Nor are the issues that command attention static. According to a separate survey by the IBE of public attitudes to business ethics, three concerns have dominated the public mind over the past three years: corporate tax avoidance, executive remuneration, and exploitative labour. However, the survey showed other issues coming up the track, notably data protection and work-life balance. As public attention focuses on these issues, other sectors could find themselves under the press microscope.
Finally, small businesses and unlisted business should not imagine they will escape unscathed.
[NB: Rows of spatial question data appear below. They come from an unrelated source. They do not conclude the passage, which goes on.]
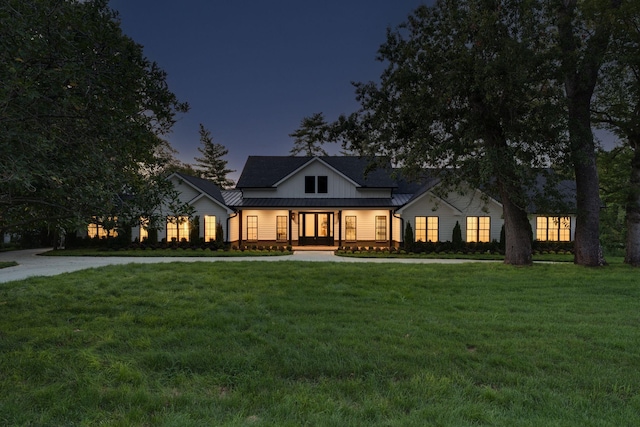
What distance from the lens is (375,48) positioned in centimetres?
1270

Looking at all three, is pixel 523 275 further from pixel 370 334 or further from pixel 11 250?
pixel 11 250

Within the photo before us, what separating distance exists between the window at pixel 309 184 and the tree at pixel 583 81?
559 inches

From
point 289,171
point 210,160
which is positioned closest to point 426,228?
point 289,171

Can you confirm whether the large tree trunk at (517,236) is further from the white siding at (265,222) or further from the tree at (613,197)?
the white siding at (265,222)

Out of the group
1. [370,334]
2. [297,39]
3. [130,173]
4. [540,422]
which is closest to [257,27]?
[297,39]

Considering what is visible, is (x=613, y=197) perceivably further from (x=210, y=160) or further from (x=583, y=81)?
(x=210, y=160)

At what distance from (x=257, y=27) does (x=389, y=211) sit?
1418 cm

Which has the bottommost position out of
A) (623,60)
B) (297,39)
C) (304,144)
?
(623,60)

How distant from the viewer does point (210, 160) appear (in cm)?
4756

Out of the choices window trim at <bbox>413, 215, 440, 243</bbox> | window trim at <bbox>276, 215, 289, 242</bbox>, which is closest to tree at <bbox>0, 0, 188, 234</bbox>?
window trim at <bbox>276, 215, 289, 242</bbox>

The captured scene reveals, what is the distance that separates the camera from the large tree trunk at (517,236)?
13.0m

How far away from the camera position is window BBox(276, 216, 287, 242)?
2319cm

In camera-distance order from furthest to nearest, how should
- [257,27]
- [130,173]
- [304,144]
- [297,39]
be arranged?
[304,144] → [297,39] → [257,27] → [130,173]

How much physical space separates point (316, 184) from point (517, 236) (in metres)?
12.9
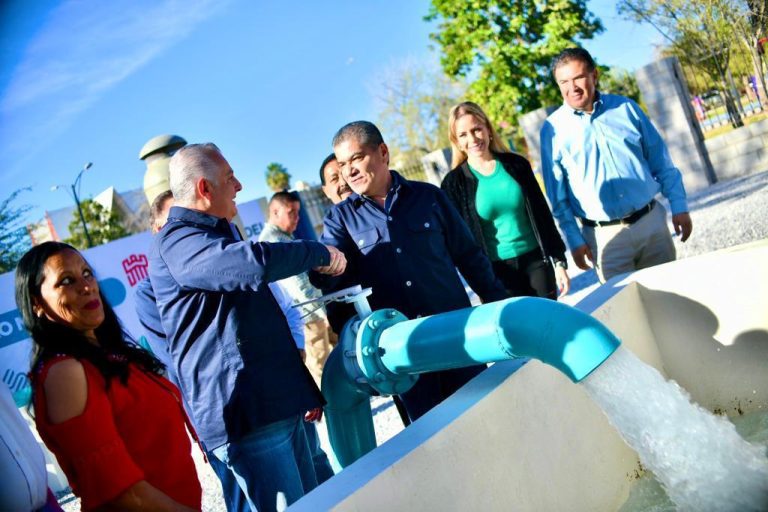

We have already seen how seriously Sir Philip Green’s reputation has suffered as a result of the BHS pension scandal. BHS was not a listed company, but its social impact was significant.
Equally, all businesses, including smaller ones, have some reputation to lose and section 172 applies to all directors, whether they are on the board of a big or small company and whether it is listed or not. It is just as important for them that the governance focus includes the way in which the company seeks to set standards of behaviour for its employees.
All that said, it would be highly unfair to conclude that press focus gives a complete picture. For all the 604 reports of bad behaviour, there will have been many instances of good behaviour by companies which have gone unreported because they are not newsworthy. The best companies are adapting their governance and learning to get on top of the issues.
Nothing destroys trust in the corporate world more than a company that claims to be ethical but turns out to have low standards or fails to deal decisively with lapses when they occur. This is why the disconnect between values and behaviour remains dangerous and something of which all directors should be aware.